Review Price £730.00
The UE46F6500 is a 46-inch LCD TV from roughly the middle of Samsung’s huge 2013 range. As such it comes with active 3D playback, expansive Smart TV functionality, a slim-frame design, and an edge LED picture engine driven by a mid-level 400 ‘Clear Motion Rate’ (400Hz-like) motion handling system.
From the front the UE46F6500 looks almost as glamorous as Samsung’s flagship models, with its incredibly slim (barely 1cm) glossy black bezel, metallic edging and gleaming silver cross-style stand. Get a bit closer and you notice that its rear sticks out a bit further than those of Samsung’s higher-end models, and you’ll also see that the set’s build quality is more plasticky. But it’s still an attractive set overall, especially when you take its reasonably aggressive £730 price tag into account.
The UE46F6500’s connectivity is good enough, thanks to highlights of four v1.4 HDMIs, three USBs, and both LAN and built-in Wi-Fi network options.
The USBs and network options both support (via DLNA PCs in the network connections’ case) playback of an extensive collection of photo, video and music multimedia file formats, and the network options additionally let you access Samsung’s 2013 Smart TV platform.

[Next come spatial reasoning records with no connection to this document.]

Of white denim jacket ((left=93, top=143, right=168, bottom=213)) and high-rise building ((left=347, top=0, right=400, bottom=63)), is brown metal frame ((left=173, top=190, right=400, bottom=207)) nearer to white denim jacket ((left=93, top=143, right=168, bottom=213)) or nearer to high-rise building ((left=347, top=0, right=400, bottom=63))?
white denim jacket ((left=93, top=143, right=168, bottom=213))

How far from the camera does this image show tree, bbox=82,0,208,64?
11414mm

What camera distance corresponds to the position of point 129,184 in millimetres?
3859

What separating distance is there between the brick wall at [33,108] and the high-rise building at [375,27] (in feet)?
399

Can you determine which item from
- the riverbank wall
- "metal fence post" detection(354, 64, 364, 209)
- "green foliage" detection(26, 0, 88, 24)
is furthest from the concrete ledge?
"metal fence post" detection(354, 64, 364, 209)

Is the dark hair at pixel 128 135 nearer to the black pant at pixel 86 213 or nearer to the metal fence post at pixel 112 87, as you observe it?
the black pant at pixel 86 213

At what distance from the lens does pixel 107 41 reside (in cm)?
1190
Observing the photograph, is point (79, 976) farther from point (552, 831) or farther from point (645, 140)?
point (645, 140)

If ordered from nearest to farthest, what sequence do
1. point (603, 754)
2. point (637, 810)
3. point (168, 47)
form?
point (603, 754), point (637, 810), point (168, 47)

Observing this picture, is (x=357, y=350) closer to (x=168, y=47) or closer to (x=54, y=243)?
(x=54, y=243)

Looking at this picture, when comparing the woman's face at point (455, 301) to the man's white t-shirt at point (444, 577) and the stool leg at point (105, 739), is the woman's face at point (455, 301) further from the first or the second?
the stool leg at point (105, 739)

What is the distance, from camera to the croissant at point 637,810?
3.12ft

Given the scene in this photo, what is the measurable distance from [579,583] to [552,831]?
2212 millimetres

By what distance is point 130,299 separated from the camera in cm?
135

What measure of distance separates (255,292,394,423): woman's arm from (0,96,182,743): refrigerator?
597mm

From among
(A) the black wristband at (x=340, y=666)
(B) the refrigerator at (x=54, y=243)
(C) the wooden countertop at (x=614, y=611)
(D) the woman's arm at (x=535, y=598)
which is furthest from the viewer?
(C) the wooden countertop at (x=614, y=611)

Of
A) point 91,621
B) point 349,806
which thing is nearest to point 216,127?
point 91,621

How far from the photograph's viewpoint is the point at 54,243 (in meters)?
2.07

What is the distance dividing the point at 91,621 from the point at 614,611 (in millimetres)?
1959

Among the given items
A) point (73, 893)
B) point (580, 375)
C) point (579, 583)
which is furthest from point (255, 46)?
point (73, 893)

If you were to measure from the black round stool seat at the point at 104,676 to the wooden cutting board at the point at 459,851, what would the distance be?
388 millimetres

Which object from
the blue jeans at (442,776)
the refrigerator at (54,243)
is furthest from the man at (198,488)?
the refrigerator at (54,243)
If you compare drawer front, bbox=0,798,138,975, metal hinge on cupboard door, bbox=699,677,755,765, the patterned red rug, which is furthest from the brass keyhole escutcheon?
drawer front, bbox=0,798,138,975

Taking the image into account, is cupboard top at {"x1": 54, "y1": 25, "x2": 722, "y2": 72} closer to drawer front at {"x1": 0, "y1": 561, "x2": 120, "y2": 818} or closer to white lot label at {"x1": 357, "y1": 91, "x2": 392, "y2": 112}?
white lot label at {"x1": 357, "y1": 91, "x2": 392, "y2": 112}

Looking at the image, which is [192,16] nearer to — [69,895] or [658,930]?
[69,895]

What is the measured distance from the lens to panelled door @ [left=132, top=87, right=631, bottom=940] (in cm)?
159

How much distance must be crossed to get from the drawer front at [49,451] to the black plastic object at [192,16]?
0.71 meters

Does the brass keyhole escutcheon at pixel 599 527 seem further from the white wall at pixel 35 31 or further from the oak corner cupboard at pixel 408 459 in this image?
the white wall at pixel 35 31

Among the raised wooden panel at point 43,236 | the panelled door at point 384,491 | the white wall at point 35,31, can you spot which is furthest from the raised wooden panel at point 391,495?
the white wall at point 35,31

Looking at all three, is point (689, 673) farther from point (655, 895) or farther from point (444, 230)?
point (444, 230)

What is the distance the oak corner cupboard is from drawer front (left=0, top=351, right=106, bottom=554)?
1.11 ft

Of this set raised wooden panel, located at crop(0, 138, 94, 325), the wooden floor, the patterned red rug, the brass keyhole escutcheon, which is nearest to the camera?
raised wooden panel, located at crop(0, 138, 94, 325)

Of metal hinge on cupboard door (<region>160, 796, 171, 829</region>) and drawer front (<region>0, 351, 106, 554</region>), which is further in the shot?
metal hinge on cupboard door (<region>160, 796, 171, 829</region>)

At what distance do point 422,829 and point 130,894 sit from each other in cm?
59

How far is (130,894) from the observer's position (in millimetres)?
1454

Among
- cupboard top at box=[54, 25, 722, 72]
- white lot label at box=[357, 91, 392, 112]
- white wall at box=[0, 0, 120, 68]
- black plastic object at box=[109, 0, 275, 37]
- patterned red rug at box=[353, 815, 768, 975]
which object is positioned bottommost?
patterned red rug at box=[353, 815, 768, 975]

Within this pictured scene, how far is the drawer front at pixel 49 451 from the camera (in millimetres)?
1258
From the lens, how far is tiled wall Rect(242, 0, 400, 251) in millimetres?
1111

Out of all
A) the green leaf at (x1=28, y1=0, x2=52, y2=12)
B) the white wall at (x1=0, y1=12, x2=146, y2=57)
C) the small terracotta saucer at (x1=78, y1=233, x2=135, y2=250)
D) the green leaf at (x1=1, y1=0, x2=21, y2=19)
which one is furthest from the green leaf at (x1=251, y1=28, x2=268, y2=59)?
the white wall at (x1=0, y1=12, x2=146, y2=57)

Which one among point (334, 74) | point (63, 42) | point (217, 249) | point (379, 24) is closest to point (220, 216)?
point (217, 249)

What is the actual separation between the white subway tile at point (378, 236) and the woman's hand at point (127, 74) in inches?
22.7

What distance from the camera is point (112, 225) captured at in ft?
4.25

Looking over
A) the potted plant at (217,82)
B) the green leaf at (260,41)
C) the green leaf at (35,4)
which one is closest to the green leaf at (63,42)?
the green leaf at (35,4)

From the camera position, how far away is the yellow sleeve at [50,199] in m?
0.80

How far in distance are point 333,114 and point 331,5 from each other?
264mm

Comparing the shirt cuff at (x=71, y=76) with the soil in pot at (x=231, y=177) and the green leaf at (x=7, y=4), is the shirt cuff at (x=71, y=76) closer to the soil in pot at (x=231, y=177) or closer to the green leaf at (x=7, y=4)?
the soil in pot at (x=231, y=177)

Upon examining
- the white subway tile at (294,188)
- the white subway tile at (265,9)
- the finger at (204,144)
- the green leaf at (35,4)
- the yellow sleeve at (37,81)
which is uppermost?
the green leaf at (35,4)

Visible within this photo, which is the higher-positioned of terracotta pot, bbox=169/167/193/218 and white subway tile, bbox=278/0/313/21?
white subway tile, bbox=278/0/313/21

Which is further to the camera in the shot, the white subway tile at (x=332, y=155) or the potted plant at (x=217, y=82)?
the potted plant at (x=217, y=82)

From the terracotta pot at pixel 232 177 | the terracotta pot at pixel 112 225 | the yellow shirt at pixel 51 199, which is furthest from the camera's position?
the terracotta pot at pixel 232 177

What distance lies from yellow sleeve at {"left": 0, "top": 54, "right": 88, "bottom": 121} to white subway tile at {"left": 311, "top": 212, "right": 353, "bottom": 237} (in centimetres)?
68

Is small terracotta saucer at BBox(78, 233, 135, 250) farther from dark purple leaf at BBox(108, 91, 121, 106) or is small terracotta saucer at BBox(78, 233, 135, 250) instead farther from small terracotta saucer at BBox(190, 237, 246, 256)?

In many ways this is the most well-rounded, well-populated and genuinely useful Smart TV platform in the TV world, boasting such highlights as a peerlessly extensive collection of video streaming platforms (including – currently uniquely – all four of the UK’s most important catch up TV services), a recommendations system that learns your viewing habits and recommends upcoming content it thinks you’ll like, and both gesture and voice control systems to back up the two remotes (one with a touchpad) you get with the TV.
There are issues with getting to grips with some aspects of the UE46F6500’s almost over-slick Smart interface, and Samsung could do with creating a more focussed smart device app strategy for its TVs. But Samsung’s Smart TV pros comfortably outweigh the negatives overall. For a full investigation of the UE46F6500’s Smart TV features, check out our Samsung Smart TV review.
The UE46F6500 delivers both integrated terrestrial and satellite HD tuners, and its pictures are created from one of Samsung’s VA-type active 3D-capable LCD panels. It uses edge LED lighting with no local dimming – though the lack of local dimming isn’t necessarily a problem, since numerous other Samsung TVs this year have delivered excellent contrast performances without local dimming, while some rival brands that do use local dimming have applied it uncomfortably clumsily.
Finally, the set achieves a 400Hz-like effect via a combination of a 100Hz panel, a scanning backlight and frame interpolation; the smart features are driven by a dual-core processing system (not the quad core system found on Samsung’s F7000 and F8000 models); and the set’s active 3D capabilities are backed up by the provision of two pairs of active shutter glasses.
The initial installation process for the UE46F6500 is more complicated and long-winded than most, chiefly because of the need for you to set up a dedicated Samsung account. This makes sense to some extent, as it enables you to ‘aggregate’ other apps around one personal account. But we suspect most people will find it an unnecessary complication, at least until Samsung’s future smart systems start to make more use of the account.
Also adding to your initial set up headaches are the amount of time you need to spend with tutorials if you want to be able to get anything like the best use out of Samsung’s gesture and voice control options.
You also need to spend time when you first fire up the UE46F6500 tweaking its picture settings. For its out of the box settings tend to be too aggressive where contrast, backlight or both settings are concerned. This helps pictures look pretty explosive as a first impression, but it doesn’t deliver the best all-round picture quality the panel at the UE46F6500 is capable of – especially if you’re trying to get the best picture for watching films in a darkened room.
Quick tips for optimising picture quality are to reduce the backlight setting to its 7 or 8 level, and set the contrast to between 80 and 85. This will deliver the richest, most even black colour from the panel without crushing out too much shadow detail.
Also recommended for HD viewing is the deactivation off all the noise reduction systems, and we’d suggest a cautious approach to Samsung’s Motion Plus motion processing, either not using it at all or else using it either just on its relatively low-powered clear setting, or on its Custom setting with judder and blur reduction both set to around their three level.